Reducing the size of the Kaggle dataset

I will be downloading a large dataset, 2 million rows, from Kaggle.
I wish to filter this csv file to reduce the number of rows to 200k to make it quicker to process in my notebook, which I run on my local system.
Can I download my filtered csv, along with my notebook, to Jovian so that the notebook will pick up my filtered csv when you evaluate my submission?

You can do the project on kaggle, there won’t be any need to download anything (and your system won’t choke up with such large amount of data).

Also, you can commit directly from kaggle to jovian, so even if you would filter the data, you can work there and do whatever you have to.

Not sure if I understand the intentions here (you probably meant “upload”, but still no idea what you want to achieve).

Sorry Sebastian, after reading my message again, it does seem a bit confusing!
What I want to do is upload a csv file to Jovian to partner my notebook.
I have downloaded a large dataset from Kaggle, and using a python script, I have reduced the number rows in the dataset to a manageable size. So without my csv file accompanying my notebook, my notebook will not process.
So can I upload my csv file as well as my notebook to Jovian?
Alternatively, I can include my python script in my notebook so that the full Kaggle dataset can be filtered in situ.
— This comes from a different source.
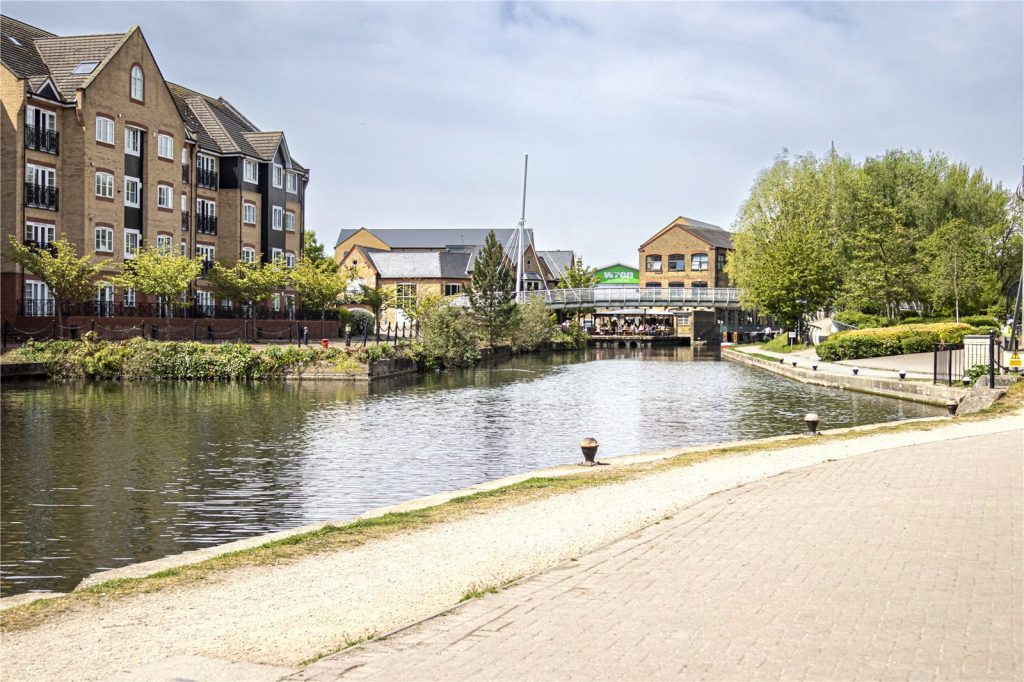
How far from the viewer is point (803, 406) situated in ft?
A: 106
You can just commit() the notebook, and all the cells and outputs will be uploaded. There’s no need to have the dataset uploaded as well.
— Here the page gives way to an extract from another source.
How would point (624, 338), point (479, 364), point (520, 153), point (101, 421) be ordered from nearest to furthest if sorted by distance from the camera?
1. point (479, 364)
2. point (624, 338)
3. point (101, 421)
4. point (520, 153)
If you aim though, to upload it (to make it possible for anyone seeing it to run it immediately without downloading anything) you could use files argument of the commit() function.
This argument accepts a list of files which you wish to upload. I have no idea though if this will work with really big files (there may be limits imposed by the server).

Thanks Sebastian, I’ll try to upload my csv via the commit method.
Is the commit method documented? There be other hidden gems that we could use.
Found the docco. I was just being lazy!